4−1
かつて私はファングと年が近い事もあっていろいろと語り合っていた。

ヴァニラの明るさには最初戸惑っていたが助けられた事もあった。

出来る事ならばあいつらも目覚めてまた話ができたらいいと思う。

いつになるかは分からないが…




「失礼します」

突然ドアの向こうから声が聞こえブザーと共にドアが開いた。

そしてドアを開いた人物を見て私は思いっきり顔を引きつらせた

「ああ、やっと会えましたね。ファロンさん」

レイの手が髪に触れて私は身震いする

「触るな」

これでもかという位の勢いで手を振り払って私は距離を保った

「どうした、レイ、お前は今別のミッションに出ているはずだが…」

「ついさっき完了して、戻ってきたんですよ」

「そうか…」

「じゃあ今日はもう帰っていいぞ。ご苦労さんだった」

リグディが家に戻るように進め私は息をついた

ここで安心した私が迂闊だったのだ


「お前も今日は良いや。

休め休め。ミッションの参加は当分ないだろうな。

お前はあくまで俺の警護だ。と言っても表に出るときだけだけどな」

リグディに促されて私も少し時間を置いてから部屋に戻る。

ロックを解除し部屋に足を踏み入れれば何か妙な感覚を覚えた。

何かが変わっている。

家具などの配置は以前のままなのだが何かが以前と異なっている気がする。

…気のせいか…

私は自分の部屋に不信感を覚えながらも薄手の格好に着替えた。

まだかすかにホープの匂いが残るベッドに身を投げ出せばなんとも言えない熱い感覚に顔を赤らめる。
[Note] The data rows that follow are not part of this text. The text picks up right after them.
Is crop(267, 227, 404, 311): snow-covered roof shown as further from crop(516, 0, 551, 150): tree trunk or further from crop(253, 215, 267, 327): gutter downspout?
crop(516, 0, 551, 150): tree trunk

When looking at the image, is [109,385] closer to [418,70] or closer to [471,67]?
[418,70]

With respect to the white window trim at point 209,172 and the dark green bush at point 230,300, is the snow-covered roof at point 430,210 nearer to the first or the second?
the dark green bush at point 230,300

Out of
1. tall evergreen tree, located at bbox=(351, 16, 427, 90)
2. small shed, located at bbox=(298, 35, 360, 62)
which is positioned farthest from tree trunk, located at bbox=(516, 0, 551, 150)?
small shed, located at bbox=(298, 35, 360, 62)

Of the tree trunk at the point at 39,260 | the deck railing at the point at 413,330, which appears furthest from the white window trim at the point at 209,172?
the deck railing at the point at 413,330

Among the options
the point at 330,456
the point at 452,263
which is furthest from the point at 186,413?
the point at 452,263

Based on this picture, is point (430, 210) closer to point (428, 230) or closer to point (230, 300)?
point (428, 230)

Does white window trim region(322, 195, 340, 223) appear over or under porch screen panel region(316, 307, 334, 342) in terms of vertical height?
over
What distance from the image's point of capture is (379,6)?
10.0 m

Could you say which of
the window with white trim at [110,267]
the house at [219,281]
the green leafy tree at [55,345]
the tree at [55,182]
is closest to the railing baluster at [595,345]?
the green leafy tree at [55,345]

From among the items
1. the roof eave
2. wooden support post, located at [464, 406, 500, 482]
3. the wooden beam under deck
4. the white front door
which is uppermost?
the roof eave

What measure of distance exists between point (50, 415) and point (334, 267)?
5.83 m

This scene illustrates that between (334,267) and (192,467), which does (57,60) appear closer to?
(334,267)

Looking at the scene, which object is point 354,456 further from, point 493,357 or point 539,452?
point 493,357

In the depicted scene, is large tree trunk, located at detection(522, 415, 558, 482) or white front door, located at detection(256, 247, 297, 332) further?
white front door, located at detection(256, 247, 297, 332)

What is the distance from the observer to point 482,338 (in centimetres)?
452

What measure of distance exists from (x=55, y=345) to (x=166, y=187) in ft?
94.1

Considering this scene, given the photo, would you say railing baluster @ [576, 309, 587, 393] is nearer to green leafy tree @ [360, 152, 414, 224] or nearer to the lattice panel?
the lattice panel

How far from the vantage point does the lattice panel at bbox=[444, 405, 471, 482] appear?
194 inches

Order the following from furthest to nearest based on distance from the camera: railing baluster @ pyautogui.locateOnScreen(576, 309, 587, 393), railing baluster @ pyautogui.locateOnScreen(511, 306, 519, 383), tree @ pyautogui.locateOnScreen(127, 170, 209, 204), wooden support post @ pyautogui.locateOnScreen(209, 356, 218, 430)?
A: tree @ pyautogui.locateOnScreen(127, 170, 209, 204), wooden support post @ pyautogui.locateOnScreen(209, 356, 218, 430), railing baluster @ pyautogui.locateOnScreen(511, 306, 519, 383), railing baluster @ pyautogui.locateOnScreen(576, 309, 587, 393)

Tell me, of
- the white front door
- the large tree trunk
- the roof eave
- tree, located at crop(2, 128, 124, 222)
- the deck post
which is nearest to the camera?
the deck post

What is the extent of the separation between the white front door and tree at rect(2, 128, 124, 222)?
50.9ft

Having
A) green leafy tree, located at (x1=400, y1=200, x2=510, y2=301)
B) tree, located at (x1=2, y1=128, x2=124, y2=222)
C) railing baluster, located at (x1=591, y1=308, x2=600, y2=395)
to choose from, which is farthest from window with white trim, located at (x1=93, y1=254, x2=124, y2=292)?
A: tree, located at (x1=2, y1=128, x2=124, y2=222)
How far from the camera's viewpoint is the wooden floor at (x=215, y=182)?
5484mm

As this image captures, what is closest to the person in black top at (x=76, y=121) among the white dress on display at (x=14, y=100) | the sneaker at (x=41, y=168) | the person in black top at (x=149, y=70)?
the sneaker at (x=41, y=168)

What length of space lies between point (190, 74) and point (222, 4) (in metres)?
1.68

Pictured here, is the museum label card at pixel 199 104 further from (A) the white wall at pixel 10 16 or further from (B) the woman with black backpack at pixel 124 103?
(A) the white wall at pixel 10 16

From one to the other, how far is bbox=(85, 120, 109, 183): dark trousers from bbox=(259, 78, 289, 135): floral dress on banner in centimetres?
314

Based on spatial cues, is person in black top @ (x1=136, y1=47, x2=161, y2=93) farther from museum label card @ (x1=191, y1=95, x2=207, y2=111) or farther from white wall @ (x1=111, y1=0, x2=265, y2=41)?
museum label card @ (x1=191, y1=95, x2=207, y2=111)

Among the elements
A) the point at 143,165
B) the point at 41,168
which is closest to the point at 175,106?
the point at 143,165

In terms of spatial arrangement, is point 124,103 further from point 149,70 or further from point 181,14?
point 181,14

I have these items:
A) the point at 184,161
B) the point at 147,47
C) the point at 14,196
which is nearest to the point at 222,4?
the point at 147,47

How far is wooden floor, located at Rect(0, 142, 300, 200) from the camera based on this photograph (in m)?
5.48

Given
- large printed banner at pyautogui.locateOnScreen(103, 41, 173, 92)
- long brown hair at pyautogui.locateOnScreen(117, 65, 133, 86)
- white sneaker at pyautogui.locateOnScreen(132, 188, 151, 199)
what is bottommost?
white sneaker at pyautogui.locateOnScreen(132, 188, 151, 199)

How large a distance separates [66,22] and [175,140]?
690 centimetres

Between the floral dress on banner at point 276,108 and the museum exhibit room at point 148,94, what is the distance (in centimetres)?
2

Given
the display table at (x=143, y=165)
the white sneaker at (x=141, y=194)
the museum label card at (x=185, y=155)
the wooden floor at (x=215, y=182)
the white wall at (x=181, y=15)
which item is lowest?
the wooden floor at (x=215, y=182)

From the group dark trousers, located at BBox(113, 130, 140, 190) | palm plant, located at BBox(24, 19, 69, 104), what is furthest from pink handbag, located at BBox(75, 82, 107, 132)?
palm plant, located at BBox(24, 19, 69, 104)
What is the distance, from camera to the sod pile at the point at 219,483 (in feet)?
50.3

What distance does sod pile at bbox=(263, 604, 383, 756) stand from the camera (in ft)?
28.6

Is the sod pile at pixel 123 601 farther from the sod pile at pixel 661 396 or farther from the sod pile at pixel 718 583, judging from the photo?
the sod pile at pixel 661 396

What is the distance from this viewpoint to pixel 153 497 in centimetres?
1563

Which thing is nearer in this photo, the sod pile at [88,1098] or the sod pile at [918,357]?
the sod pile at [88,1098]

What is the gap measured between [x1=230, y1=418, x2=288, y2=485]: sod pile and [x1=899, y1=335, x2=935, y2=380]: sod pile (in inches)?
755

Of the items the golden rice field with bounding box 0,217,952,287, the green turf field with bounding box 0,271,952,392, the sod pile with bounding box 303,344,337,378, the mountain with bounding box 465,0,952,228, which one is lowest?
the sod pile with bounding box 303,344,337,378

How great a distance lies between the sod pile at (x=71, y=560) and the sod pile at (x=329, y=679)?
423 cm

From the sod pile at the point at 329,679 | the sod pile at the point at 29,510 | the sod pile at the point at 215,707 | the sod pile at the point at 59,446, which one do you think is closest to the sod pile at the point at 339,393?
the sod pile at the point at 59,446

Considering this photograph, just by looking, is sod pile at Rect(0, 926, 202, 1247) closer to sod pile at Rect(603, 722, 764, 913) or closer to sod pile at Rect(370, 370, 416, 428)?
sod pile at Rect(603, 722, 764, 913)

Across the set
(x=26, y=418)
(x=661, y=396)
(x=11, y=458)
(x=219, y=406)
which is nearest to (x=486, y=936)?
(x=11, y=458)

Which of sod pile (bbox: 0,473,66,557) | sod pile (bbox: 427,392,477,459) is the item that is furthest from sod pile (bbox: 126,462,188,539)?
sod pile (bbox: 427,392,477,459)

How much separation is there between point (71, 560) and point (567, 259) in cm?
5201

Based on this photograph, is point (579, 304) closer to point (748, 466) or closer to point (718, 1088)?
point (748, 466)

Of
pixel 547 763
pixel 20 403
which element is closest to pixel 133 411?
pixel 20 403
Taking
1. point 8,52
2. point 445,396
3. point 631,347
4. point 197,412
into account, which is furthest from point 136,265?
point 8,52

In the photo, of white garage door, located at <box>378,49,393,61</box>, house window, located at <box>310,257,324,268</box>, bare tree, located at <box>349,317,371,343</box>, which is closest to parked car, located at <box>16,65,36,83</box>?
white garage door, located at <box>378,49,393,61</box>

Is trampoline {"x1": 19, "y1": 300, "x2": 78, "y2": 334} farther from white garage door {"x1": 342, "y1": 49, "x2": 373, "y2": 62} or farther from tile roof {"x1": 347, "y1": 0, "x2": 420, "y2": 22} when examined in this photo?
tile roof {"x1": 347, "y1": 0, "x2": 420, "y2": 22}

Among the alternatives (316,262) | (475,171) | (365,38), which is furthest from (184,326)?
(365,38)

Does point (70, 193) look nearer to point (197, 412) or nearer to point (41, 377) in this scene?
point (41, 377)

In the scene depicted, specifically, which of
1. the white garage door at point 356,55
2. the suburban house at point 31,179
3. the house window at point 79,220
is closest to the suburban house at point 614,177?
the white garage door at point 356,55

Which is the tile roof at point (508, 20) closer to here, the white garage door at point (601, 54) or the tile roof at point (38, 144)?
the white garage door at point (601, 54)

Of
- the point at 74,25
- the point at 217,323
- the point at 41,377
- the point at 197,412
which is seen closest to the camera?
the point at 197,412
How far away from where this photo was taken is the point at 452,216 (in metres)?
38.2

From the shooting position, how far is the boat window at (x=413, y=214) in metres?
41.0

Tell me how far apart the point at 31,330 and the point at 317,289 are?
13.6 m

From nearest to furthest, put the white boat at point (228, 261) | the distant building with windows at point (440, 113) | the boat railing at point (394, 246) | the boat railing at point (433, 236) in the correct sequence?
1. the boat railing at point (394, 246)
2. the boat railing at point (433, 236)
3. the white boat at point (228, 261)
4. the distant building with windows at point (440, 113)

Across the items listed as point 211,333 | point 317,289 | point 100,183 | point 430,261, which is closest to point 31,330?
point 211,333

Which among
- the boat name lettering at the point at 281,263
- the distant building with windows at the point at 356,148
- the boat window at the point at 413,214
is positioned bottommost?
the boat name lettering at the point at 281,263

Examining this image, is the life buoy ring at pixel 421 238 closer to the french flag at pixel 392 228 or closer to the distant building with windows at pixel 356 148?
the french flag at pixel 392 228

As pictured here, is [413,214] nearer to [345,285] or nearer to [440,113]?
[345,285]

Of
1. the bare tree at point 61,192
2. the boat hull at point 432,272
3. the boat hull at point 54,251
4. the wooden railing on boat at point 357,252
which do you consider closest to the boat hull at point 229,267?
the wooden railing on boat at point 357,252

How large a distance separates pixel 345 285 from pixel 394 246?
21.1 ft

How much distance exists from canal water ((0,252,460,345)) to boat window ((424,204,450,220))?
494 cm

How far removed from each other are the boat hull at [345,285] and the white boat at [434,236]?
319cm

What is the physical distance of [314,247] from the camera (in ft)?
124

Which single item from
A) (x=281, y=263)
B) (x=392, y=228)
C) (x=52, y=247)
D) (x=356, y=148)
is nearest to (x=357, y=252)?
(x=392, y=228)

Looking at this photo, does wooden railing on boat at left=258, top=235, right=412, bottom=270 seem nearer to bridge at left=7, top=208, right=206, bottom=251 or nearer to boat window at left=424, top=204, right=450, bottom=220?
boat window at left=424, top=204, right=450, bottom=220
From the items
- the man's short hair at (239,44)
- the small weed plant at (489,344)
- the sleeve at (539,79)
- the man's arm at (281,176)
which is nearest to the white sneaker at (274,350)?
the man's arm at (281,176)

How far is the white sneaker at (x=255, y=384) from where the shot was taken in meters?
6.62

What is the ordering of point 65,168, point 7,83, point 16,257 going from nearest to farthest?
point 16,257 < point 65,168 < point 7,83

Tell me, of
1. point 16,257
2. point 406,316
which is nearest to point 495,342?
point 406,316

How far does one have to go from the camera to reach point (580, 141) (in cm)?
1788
まさか自分が現実のホープのシャツをつかんで離さなかったなんて…

これが私の本心なのだろうか…

寝返りをうったところで私は何か光るものをベッドの近くで見つけて手に取る

「腕時計…」

手に取ったものは腕時計で、それはいつもホープが身につけているものだと思い出す。

忘れて落としていったか…


大切なものだったらなくして困るだろうと思い私はコミュ二ケーターから

『腕時計を忘れていかなかったか?都合の付く時に取りに来い』

とメールを打てば、授業中の時間帯だから後で気付くだろうと思っていたのにすぐに返信はかえってきた

『良かった。無くしてたかと思って探していたんです。

父からもらった大切なものなので、今日の夕方にでも取りに行きます』

『了解した。家で待ってる』

そう送り返して私は端末を閉じた。



ベッドから起き上がりキッチンに向かう。

冷蔵庫から残り少ないミネラルウォーターを取り出してコップに注ぐ。

冷たい水がのどを通るのを感じ、一気にそれを飲み干す。

自宅という事であまりにも警戒心が無かった
私はそこで異変に気付いた

…何かが…おかし…い…?

それと同じく窓からリビングに侵入してきた人間の姿を確認して私は絶望した。

「どうしましたか?ファロンさん?」

「くっ…お前の仕業か…」

「何のことでしょう?僕は何もしてはいませんよ。何もね」

手首をつかまれて私はありとあらゆる部屋の物を使って抵抗した。

食器の割れる音が響く。それでも抵抗を続けた。

だんだんと急激な眠気と体のだるさに翻弄されて私はその場に倒れこむ

眠い。体が動かない。

この感覚は睡眠薬の類だ。医者にもらって飲まされたことがある。